WORK INSTRUCTIONS.
Pick out each line of the material below that contains the word "viewer", and copy those lines.

Scene-based spatial questions.
^^^^^^^^
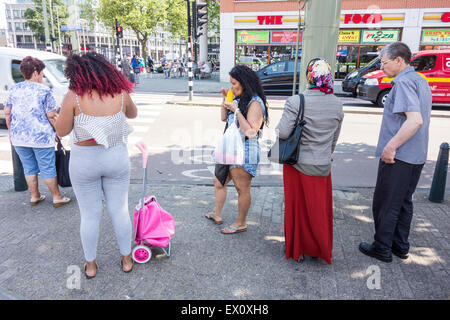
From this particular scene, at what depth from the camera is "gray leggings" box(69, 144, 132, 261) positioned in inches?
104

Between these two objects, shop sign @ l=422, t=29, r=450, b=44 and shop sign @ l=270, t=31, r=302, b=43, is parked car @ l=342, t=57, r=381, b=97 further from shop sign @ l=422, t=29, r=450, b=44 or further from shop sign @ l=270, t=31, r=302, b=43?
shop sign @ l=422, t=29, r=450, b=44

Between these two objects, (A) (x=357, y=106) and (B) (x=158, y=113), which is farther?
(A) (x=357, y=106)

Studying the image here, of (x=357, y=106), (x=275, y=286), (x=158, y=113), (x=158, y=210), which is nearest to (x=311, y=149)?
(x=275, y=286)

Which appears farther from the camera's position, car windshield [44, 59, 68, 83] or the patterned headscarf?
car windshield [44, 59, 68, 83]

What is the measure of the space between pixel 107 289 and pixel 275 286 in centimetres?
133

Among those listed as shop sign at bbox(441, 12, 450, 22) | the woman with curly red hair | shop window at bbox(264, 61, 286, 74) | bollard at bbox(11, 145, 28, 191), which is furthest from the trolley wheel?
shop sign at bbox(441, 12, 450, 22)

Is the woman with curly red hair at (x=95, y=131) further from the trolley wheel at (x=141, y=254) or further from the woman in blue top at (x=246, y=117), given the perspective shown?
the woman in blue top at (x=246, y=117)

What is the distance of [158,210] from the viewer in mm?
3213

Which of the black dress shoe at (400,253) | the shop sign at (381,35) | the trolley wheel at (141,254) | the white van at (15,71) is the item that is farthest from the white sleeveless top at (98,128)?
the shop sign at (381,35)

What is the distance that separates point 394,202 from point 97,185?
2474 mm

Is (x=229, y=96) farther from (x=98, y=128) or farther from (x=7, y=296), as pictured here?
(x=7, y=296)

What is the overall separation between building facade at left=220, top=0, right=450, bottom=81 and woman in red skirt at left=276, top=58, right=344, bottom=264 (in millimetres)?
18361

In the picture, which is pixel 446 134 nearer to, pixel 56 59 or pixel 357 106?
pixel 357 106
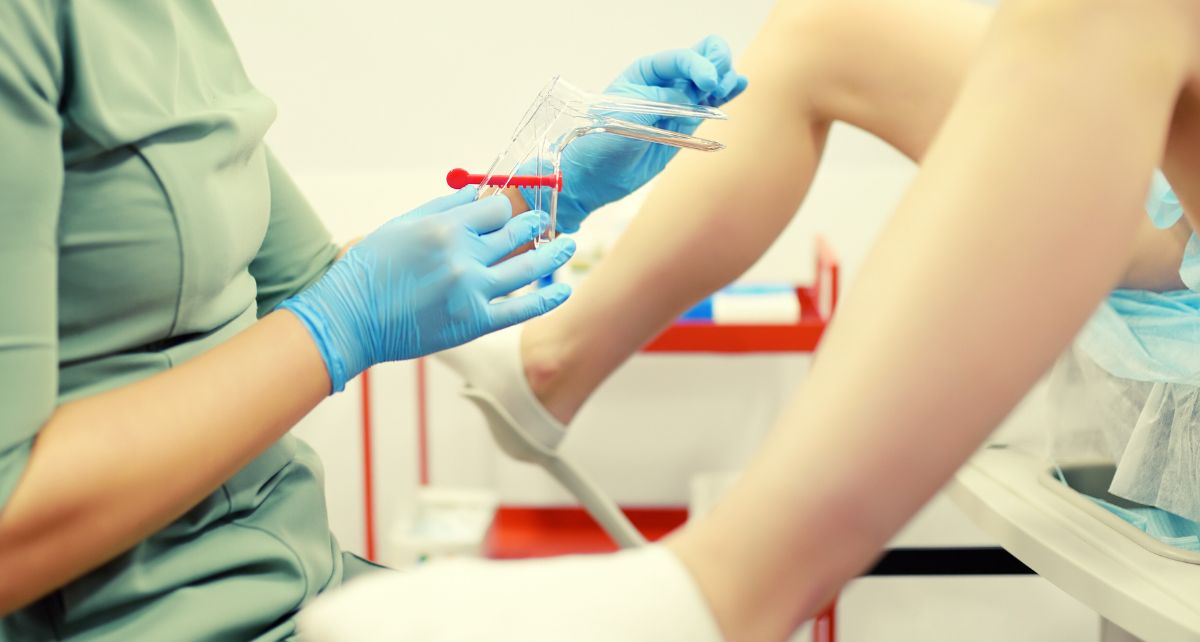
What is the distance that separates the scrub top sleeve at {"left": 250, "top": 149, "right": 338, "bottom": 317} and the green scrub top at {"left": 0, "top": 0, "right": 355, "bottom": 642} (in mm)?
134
^^^^^^^^
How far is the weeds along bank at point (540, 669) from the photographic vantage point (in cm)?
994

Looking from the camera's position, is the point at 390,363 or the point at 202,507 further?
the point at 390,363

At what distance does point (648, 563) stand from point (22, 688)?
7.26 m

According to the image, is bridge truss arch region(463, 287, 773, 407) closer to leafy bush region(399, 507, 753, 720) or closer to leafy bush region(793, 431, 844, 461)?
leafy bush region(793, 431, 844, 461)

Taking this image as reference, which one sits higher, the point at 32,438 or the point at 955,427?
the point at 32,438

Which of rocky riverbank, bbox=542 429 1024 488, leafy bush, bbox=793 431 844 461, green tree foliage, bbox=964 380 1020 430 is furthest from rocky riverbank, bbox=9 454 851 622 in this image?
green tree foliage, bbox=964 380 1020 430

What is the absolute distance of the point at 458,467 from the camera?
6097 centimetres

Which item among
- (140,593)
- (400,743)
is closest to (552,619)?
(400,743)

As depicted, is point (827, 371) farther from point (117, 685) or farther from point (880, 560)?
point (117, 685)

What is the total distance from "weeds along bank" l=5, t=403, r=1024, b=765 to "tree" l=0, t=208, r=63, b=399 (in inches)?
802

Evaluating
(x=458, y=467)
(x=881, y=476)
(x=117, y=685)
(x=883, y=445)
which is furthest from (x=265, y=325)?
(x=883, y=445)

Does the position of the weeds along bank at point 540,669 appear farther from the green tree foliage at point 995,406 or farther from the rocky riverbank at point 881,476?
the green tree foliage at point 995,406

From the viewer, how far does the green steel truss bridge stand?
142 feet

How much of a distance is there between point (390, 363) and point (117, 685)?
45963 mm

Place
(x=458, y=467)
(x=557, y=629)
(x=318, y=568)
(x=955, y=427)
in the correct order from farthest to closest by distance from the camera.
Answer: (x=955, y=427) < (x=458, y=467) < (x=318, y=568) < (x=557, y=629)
^^^^^^^^
SOLUTION TO THIS PROBLEM.
What is the distance of [158,210] from the viewer in mm?
From the viewer, how far does the green steel truss bridge stand?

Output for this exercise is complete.